Larry Barden, chair of Sidley’s management committee, said the new policy is intended to attract “the next generation of lawyers.”

“The changes to our parental leave policy reflect the firm’s ongoing commitment to support our lawyers and attract the best talent,” Barden said in an email.

But Sidley is far from the only firm to enhance its leave policy in recent months. Both Reed Smith and K&L Gates, for example, have announced robust improvements to their leave programs in the past few weeks.

The question many are asking now is: Who doesn’t have a leave policy? And what role do these schemes play as firms increasingly turn to generous perks to lure the best talent?

A large chunk, if not the majority, of the nation’s largest firms offer generous parental leave policies ranging from 10 to 22 weeks, according to a list compiled by Chambers Associates. Few firms on the list offer 22 weeks as Sidley does.
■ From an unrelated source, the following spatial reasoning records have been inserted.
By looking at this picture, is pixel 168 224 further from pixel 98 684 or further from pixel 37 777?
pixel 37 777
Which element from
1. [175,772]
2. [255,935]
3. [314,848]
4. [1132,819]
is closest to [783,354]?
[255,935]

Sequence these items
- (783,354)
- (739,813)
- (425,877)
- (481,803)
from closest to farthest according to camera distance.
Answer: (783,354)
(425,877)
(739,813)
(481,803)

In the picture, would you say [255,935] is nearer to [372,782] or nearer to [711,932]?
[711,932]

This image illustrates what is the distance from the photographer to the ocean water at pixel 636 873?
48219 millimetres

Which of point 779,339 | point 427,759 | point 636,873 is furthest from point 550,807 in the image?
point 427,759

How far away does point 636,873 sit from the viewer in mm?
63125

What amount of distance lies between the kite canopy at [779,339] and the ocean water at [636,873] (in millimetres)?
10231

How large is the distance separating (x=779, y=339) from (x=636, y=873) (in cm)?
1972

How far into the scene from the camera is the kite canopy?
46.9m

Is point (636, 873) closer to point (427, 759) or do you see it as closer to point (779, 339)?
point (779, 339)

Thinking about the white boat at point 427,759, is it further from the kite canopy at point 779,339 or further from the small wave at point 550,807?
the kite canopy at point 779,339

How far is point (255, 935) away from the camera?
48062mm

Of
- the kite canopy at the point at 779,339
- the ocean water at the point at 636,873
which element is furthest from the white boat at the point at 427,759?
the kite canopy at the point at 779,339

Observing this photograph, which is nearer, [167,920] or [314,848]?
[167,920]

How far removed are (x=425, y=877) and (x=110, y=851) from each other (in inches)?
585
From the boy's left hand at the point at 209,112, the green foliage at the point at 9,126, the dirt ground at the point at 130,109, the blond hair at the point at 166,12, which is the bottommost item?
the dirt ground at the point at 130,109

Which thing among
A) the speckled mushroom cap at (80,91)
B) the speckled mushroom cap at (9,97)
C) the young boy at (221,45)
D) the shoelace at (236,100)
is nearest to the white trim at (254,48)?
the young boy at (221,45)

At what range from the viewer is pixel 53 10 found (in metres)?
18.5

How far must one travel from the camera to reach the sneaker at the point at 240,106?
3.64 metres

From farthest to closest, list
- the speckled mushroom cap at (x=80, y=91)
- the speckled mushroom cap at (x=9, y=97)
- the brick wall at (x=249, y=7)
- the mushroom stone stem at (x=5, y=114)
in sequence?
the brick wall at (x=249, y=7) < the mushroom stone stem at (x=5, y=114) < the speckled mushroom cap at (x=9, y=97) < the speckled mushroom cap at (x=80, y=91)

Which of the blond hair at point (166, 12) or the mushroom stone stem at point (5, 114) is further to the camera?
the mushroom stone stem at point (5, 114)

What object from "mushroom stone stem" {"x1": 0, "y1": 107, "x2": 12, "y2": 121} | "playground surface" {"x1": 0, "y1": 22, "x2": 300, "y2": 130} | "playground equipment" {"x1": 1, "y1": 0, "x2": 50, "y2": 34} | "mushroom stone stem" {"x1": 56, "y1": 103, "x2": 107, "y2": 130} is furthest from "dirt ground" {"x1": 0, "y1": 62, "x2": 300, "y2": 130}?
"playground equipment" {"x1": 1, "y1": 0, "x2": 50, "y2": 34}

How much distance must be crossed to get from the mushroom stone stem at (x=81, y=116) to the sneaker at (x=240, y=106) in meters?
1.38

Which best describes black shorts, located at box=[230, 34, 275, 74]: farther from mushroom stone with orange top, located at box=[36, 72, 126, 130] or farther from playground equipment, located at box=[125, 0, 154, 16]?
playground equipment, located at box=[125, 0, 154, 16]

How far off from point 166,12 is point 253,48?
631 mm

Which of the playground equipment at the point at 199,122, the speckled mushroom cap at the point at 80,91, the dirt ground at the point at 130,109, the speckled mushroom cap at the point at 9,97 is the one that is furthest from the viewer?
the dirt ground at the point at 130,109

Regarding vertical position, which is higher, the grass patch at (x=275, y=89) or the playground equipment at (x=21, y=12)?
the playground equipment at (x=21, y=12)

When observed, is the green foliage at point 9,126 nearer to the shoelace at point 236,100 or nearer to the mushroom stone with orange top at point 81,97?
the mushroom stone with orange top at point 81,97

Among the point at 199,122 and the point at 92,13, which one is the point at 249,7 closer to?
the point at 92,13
But several offer up to 20 weeks, including Norton Rose Fulbright, Shearman & Sterling, Weil, Gotshal & Manges and Fox Rothschild.

Other common changes include so-called “Ramp Up/Ramp Down” policies that aim to help attorneys reintegrate into the firm after an extended absence, and gender-neutral parental leave.

“Many firms have room for improvement in attracting and retaining high performing women and high performing female associates and partners,” Zeughauser Group consultant Kent Zimmermann said. “So I think market competitive parental leave policies are increasingly seen as strategically important.”

Caren Ulrich Stacy, CEO of Diversity Lab, an organization that works with law firms to develop novel diversity programs, said that the paradigm has shifted as parental leave policies become standard.

“The firms that went first were seen as family-innovative,” she said. “I think that enough firms have moved to extend their policy that it’s more of an expectation.”

While she is excited that robust parental leave policies are now commonplace because they signal industrywide progress on gender diversity, Ulrich Stacy said that many, especially male, attorneys don’t take full leave often enough for fear that taking time to tend to a newborn will hurt their career advancement.

“To me, that would signal true progress,” she said. “Are the structures and policies and procedures built into the culture so that men and women believe that they can take it and there won’t be consequences for their career?”

Men taking parental leave as much as their women colleagues is an important step to fostering a culture where leave is taken regularly, Ulrich Stacy said. Data from Diversity Lab shows that men and women see family-friendly policies as equally important, and many firms are moving away from bifurcated policies that give less leave to fathers.

“We know that if men take leave or advantage of any of these opportunities it opens the door,” she said.